**提供的文字:**
/---

連結串列-單向連結串列&&UVa 11988 Broken Keyboard(a.k.a.Beijiu Text)(破損的鍵盤(悲劇文字))
C++最新的2011標準C++11中增加了forward_list，forward_list的設計目標是達到與最好的手寫的單向連結串列資料結構相當的效能。不支援隨機訪問，沒有size操作。不過這個容器在工程上很好，在追求更高的時間空間效率上應該還是手寫的好一點，時間開銷更小。 新標準庫的容器比舊版本快得多，新標準庫容器的效能幾乎肯定與最精心優化過的同類資料結構一樣好(通常會更好)。現代C++程式(當然，同上在追求更高的時間空間效率上應該還是手寫的好一點，時間開銷更小)應該使用標準庫容器。  原因在第470頁解釋。                                                                                                                                                               From：C++Primer 5th P(292-293) You’re typing a long text with a broken keyboard. Well it’s not so badly broken. The only problemwith the keyboard is that sometimes the “home” key or the “end” key gets automatically pressed(internally). You’re not aware of this issue, since you’re focusing on the text and did not even turn on themonitor! After you finished typing, you can see a text on the screen (if you turn on the monitor). In Chinese, we can call it Beiju. Your task is to find the Beiju text.

\---

**記錄清單:**
/---

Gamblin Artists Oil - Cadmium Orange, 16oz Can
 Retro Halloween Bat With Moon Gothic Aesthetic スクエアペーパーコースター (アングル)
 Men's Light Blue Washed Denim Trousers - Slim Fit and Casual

\---
/---

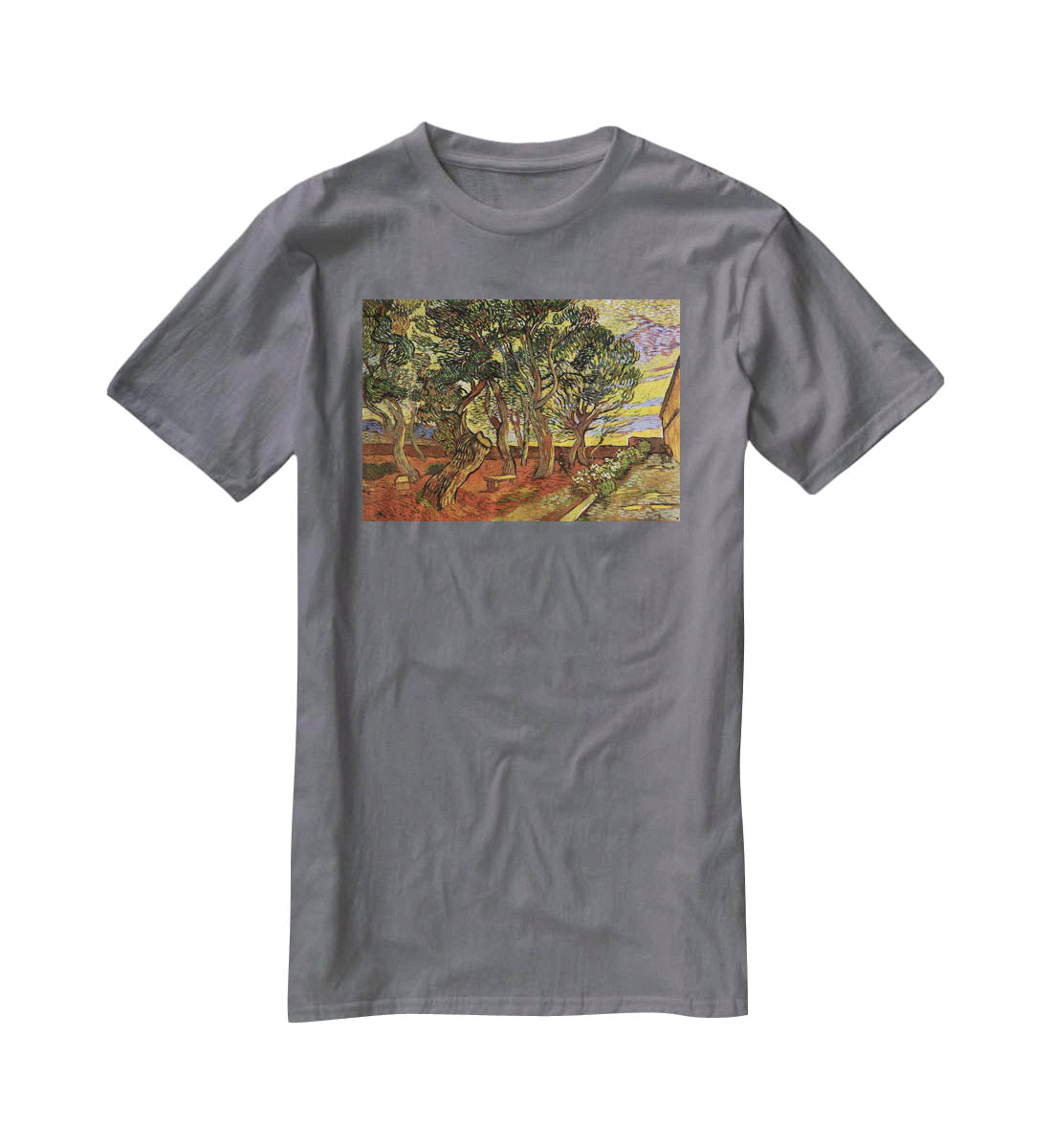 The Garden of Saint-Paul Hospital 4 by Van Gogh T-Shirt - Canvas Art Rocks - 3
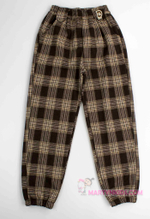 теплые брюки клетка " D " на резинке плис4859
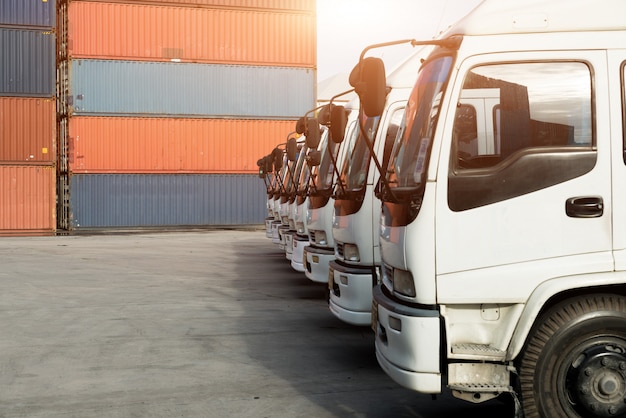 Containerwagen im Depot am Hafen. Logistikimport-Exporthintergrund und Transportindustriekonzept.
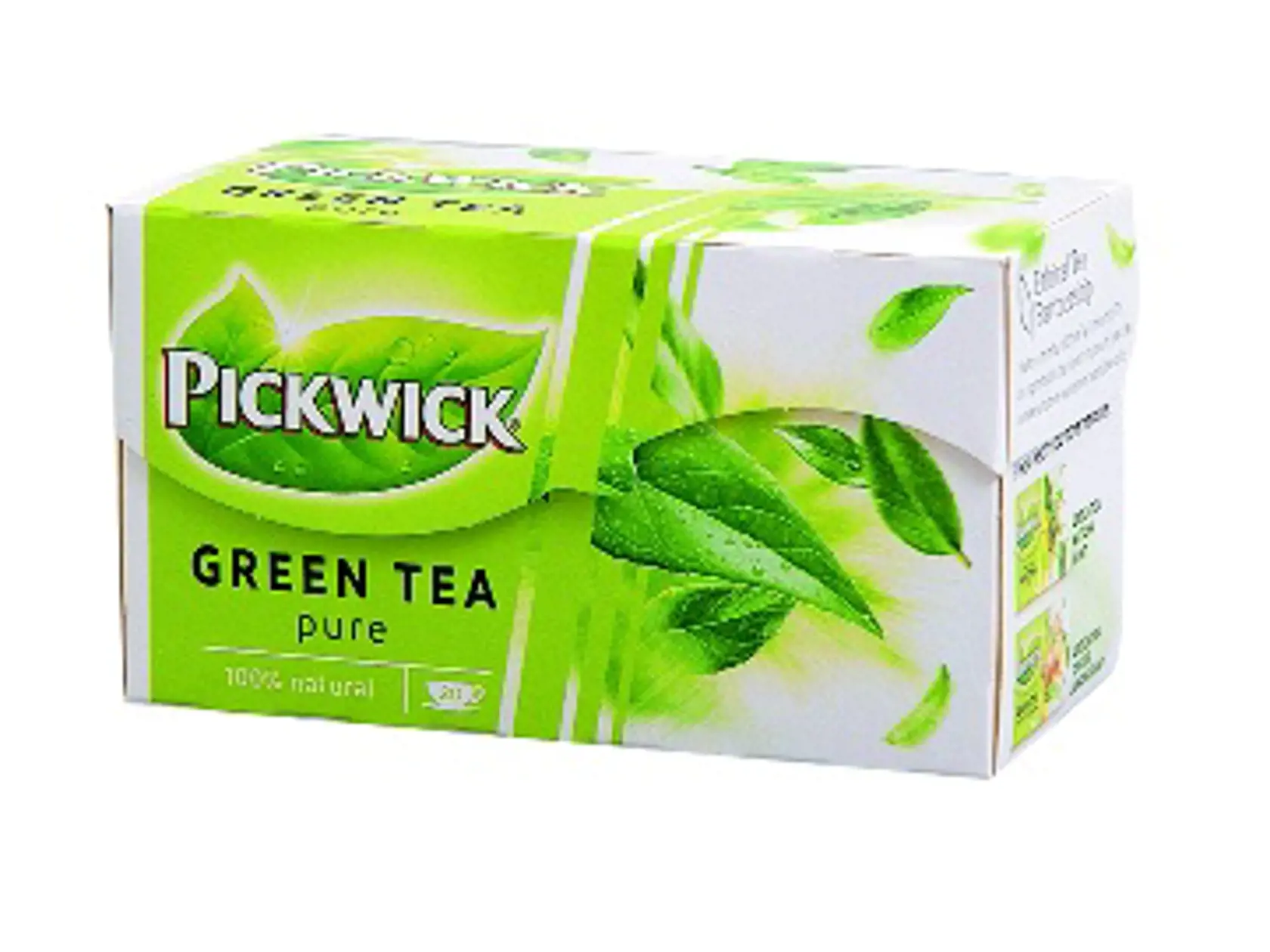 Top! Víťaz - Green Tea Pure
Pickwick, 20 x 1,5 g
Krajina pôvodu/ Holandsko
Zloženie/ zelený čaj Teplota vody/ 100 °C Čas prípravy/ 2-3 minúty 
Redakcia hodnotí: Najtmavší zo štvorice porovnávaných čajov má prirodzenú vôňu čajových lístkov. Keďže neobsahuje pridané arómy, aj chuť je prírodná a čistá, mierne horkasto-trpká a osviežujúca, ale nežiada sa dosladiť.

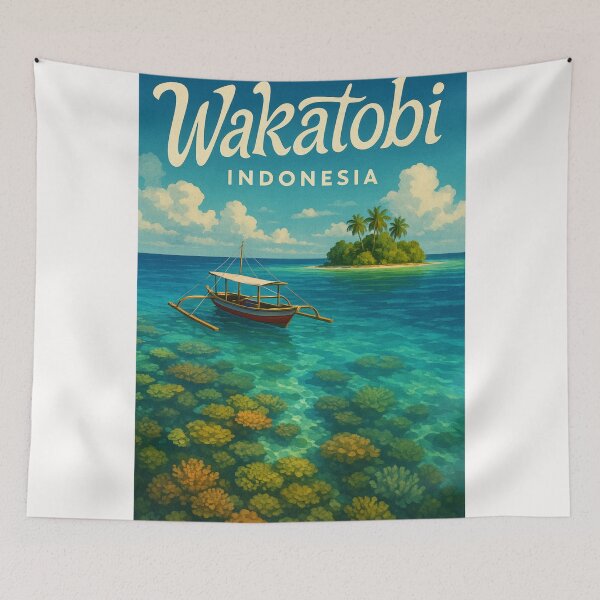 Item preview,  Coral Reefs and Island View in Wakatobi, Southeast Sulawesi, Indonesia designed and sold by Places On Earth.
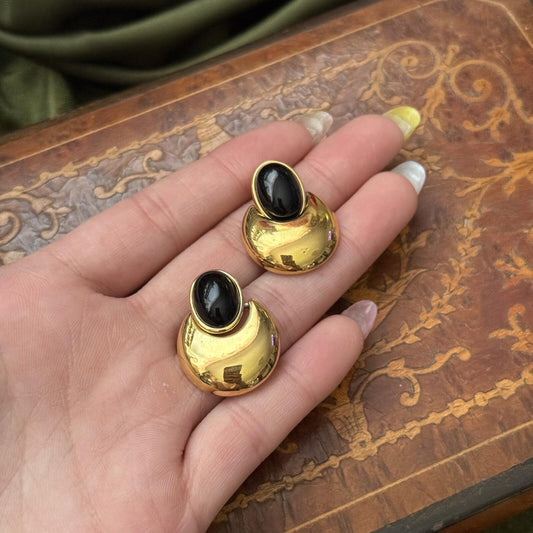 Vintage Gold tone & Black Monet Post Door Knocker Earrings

\---

**你的任務:**
把上面那篇講單向連結串列和 UVa 11988 的文章，從標題到最後一句一字不差地重抄一遍。

**任務回覆:**
連結串列-單向連結串列&&UVa 11988 Broken Keyboard(a.k.a.Beijiu Text)(破損的鍵盤(悲劇文字))
C++最新的2011標準C++11中增加了forward_list，forward_list的設計目標是達到與最好的手寫的單向連結串列資料結構相當的效能。不支援隨機訪問，沒有size操作。不過這個容器在工程上很好，在追求更高的時間空間效率上應該還是手寫的好一點，時間開銷更小。 新標準庫的容器比舊版本快得多，新標準庫容器的效能幾乎肯定與最精心優化過的同類資料結構一樣好(通常會更好)。現代C++程式(當然，同上在追求更高的時間空間效率上應該還是手寫的好一點，時間開銷更小)應該使用標準庫容器。  原因在第470頁解釋。                                                                                                                                                               From：C++Primer 5th P(292-293) You’re typing a long text with a broken keyboard. Well it’s not so badly broken. The only problemwith the keyboard is that sometimes the “home” key or the “end” key gets automatically pressed(internally). You’re not aware of this issue, since you’re focusing on the text and did not even turn on themonitor! After you finished typing, you can see a text on the screen (if you turn on the monitor). In Chinese, we can call it Beiju. Your task is to find the Beiju text.